To identify the major export and import locations for DENV-4 at a global scale, we summarized the number of introductions from and to each of the locations that were estimated by using Markov jump count approaches as part of the full genome analysis (Figure 2, panel A). Our results pinpoint Maritime Southeast Asia, the Caribbean region, and Venezuela as the 3 most prominent sources of DENV-4 export. In addition, to investigate the temporal dynamics of viral dispersal from the 3 locations in the evolutionary history of DENV-4, we estimated the Markov jump density from these locations through time (Figure 2, panel B). We distinguished different peaks, which appear to reflect 3 distinct waves of DENV-4 migration; the most recent wave corresponded to exportations from South American countries bordering Brazil, particularly Venezuela, where DENV-4 has been established longer.

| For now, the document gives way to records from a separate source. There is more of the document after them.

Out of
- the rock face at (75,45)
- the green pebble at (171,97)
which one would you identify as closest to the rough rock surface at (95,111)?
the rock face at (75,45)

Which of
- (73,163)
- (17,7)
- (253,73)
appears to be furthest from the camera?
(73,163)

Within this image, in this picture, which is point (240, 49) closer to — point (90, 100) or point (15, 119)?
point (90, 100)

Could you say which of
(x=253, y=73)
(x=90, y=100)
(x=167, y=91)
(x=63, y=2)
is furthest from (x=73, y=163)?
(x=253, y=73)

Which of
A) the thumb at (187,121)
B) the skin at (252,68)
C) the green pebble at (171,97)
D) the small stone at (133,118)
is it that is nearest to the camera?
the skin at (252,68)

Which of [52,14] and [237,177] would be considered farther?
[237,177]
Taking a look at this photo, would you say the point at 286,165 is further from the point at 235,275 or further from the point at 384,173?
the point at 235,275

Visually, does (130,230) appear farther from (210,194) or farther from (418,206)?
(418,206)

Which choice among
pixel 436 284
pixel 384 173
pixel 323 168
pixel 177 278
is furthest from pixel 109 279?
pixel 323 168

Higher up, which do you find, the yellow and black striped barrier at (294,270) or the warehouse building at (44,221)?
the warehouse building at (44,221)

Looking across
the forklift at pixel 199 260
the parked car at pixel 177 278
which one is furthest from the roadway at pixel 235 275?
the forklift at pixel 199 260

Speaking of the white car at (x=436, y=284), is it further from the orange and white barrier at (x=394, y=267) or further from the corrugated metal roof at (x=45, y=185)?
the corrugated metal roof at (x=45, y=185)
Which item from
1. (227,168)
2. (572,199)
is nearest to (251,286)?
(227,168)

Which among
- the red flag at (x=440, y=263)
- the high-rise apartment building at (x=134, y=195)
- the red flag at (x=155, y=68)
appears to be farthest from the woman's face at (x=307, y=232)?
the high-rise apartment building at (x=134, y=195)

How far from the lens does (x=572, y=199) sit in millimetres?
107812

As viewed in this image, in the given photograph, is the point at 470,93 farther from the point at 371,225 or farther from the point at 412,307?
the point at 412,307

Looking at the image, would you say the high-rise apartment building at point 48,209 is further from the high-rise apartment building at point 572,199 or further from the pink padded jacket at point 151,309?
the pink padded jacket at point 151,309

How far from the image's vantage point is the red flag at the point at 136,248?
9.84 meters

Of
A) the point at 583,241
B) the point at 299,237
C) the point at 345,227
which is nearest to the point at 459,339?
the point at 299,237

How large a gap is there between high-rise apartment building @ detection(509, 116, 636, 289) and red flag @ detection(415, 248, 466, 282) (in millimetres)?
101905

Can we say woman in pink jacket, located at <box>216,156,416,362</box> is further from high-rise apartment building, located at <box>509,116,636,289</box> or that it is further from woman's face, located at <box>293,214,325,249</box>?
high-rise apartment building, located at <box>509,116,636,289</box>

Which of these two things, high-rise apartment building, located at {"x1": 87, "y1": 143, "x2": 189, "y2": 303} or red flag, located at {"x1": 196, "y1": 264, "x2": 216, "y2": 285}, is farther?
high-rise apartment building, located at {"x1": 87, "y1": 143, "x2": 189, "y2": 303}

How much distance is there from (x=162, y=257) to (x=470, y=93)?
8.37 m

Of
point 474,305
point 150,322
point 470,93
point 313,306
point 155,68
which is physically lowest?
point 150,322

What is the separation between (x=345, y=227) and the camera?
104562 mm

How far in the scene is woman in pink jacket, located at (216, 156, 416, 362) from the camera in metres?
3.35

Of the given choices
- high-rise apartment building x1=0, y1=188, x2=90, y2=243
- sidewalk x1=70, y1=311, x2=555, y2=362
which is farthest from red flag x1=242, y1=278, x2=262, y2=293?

After an initial establishment in the Caribbean region, genotype II most likely first dispersed to Brazil (Roraima State), Venezuela, Colombia, and, more recently, to Brazil (Belém, Pará State) again (Figure 3). Locations such as Santarém, Pará State, and Manaus, Amazonas State, do not have a direct relation to the Caribbean locations; instead, the strain found in Santarém is linked to a cluster of sequences from other locations in Pará State. This finding further indicates that there is ongoing circulation of DENV-4 within Brazil. Nevertheless, most recent introductions of genotype II in Brazil in the last decade seem to have been fueled by strains originating from bordering countries.